§ Extrait du document:
──────

Nous le faisons à l’échelon national, en bilatéral.
Nous le faisons aussi au niveau international, dans le cadre de l’opération Atalante, qui fait de l’Union européenne le pivot de la lutte internationale contre la piraterie dans l’océan Indien et qui est le fruit d’une initiative franco-espagnole.
Nous intervenons enfin auprès des États riverains de l’océan Indien pour accélérer le traitement judiciaire et pénitentiaire des pirates appréhendés. C’est en particulier le cas avec les autorités kenyanes, puntlandaises et seychelloises.
Ces efforts portent leurs fruits : près de 800 arrestations en deux ans par les forces anti-pirates, dont plus de 140 présumés pirates appréhendés par les moyens français. Ce week-end encore, les bâtiments français Tonnerre et La Fayette ont procédé à vingt nouvelles captures, pour lesquelles lesmodalités de transfert sont actuellement à l’étude.
Au-delà de cette réponse militaire, pour que notre action reste la plus efficace possible, nous devions adapter notre droit interne. C’est l’objectif du projet de loi qui vous est soumis aujourd’hui.
Le texte inscrit la lutte contre la piraterie au sein du dispositif de l’action de l’État en mer, en l’intégrant à la loi du 15 juillet 1994 relative aux modalités de l’exercice par l’État de ses pouvoirs de police en mer. Je rappelle que cette loi avait déjà été modifiée à plusieurs reprises, notamment afin d’intégrer des dispositions spécifiques à la lutte contre le trafic de stupéfiants en haute mer et à la lutte contre l’immigration illégale.
Le projet de loi prévoit d’accorder au commandant du navire d’État français les pouvoirs d’un officier de police judiciaire, à savoir : exécuter ou faire exécuter, sous l’autorité d’un délégué du Gouvernement, les mesures de contrôle et de coercition prévues par la loi, s’il a de sérieuses raisons de soupçonner que des infractions ont été commises, se commettent ou se préparent à être commises ; constater les infractions commises ; en rechercher les auteurs et le cas échéant les appréhender ; faire procéder à la saisie des objets et documents liés à l’infraction ; ordonner le déroutement du navire vers une position ou un port approprié ; procéder à des constatations approfondies ; remettre à une autorité judiciaire compétente les personnes, objets et documents appréhendés.

──────

§ Supports d'étude:
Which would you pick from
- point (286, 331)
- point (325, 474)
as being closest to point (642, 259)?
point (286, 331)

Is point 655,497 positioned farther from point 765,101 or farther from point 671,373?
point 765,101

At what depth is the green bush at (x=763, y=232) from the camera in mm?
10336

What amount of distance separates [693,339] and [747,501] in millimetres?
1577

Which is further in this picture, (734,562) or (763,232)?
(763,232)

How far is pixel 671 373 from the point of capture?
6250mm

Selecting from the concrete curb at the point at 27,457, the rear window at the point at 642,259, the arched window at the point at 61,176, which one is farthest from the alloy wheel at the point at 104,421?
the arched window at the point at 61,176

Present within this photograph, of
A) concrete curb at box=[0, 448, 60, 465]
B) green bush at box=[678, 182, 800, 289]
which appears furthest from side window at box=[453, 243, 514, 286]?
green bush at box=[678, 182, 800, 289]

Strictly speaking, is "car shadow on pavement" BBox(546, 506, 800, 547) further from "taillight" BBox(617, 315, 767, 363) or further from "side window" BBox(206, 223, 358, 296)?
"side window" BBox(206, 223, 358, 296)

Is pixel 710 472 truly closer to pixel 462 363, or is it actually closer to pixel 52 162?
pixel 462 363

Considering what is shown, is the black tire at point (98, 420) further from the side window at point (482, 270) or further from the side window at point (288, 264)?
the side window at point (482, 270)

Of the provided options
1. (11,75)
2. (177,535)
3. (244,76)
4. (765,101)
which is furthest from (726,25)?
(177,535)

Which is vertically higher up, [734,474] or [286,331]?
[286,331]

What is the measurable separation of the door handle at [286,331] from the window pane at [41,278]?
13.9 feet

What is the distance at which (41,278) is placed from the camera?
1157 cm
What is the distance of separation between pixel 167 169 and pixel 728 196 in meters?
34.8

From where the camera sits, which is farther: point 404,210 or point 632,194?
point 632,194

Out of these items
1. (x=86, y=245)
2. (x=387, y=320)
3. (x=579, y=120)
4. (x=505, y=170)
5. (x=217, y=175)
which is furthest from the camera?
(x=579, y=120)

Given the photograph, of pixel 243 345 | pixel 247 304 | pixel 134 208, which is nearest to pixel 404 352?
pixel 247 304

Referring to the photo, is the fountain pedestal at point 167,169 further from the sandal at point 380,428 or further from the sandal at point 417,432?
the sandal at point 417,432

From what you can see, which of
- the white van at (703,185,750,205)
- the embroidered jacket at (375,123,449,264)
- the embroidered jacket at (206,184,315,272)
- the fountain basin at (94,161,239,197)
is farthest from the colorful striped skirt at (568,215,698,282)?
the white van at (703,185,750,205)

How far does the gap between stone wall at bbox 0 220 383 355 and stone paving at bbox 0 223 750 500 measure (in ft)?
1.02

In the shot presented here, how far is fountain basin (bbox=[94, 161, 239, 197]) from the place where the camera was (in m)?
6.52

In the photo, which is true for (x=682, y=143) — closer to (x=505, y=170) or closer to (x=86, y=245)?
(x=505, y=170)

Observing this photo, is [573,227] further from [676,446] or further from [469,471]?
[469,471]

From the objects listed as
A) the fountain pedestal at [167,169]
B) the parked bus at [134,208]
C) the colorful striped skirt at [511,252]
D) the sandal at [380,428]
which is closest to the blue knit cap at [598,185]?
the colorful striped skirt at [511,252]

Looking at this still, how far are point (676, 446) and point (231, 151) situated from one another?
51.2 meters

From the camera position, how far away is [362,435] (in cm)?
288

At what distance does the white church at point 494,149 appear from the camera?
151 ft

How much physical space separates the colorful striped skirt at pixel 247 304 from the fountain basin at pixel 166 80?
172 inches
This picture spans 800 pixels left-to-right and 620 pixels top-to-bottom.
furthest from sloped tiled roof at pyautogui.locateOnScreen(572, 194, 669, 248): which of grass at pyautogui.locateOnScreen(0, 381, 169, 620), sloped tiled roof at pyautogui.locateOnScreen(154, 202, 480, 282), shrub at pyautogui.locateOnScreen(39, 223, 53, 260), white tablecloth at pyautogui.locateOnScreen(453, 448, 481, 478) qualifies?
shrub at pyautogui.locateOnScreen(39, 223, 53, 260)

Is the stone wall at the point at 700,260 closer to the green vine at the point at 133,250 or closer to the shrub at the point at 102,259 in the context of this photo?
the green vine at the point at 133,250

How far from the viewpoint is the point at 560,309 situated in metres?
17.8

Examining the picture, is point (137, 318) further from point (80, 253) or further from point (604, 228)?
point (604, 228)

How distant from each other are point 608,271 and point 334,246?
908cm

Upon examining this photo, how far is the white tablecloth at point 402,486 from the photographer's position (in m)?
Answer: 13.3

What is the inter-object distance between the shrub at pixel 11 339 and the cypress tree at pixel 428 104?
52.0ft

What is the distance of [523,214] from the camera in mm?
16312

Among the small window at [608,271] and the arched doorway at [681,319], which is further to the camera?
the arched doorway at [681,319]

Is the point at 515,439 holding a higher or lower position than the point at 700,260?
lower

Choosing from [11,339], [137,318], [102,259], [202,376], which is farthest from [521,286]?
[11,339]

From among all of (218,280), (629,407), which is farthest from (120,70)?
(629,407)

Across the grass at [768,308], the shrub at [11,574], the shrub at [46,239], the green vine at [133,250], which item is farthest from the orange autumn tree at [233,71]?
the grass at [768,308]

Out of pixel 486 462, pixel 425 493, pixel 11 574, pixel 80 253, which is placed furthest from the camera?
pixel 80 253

──────

§ Questions du dossier:
(a) Veuillez renvoyer mot pour mot le passage de l'extrait sur la piraterie qui s'ouvre sur les mots contenant « Nous le faisons à » et se clôt sur « actuellement à l’étude. ».
(b) Énumérez les pouvoirs d'officier de police judiciaire que, selon l'extrait sur la piraterie, le projet de loi accorde au commandant du navire d'État français.

§ Liste des réponses:
(a)
Nous le faisons à l’échelon national, en bilatéral.
Nous le faisons aussi au niveau international, dans le cadre de l’opération Atalante, qui fait de l’Union européenne le pivot de la lutte internationale contre la piraterie dans l’océan Indien et qui est le fruit d’une initiative franco-espagnole.
Nous intervenons enfin auprès des États riverains de l’océan Indien pour accélérer le traitement judiciaire et pénitentiaire des pirates appréhendés. C’est en particulier le cas avec les autorités kenyanes, puntlandaises et seychelloises.
Ces efforts portent leurs fruits : près de 800 arrestations en deux ans par les forces anti-pirates, dont plus de 140 présumés pirates appréhendés par les moyens français. Ce week-end encore, les bâtiments français Tonnerre et La Fayette ont procédé à vingt nouvelles captures, pour lesquelles lesmodalités de transfert sont actuellement à l’étude.

(b)
- Exécuter ou faire exécuter, sous l'autorité d'un délégué du Gouvernement, les mesures de contrôle et de coercition prévues par la loi, s'il a de sérieuses raisons de soupçonner que des infractions ont été commises, se commettent ou se préparent à être commises
- Constater les infractions commises
- En rechercher les auteurs et le cas échéant les appréhender
- Faire procéder à la saisie des objets et documents liés à l'infraction
- Ordonner le déroutement du navire vers une position ou un port approprié
- Procéder à des constatations approfondies
- Remettre à une autorité judiciaire compétente les personnes, objets et documents appréhendés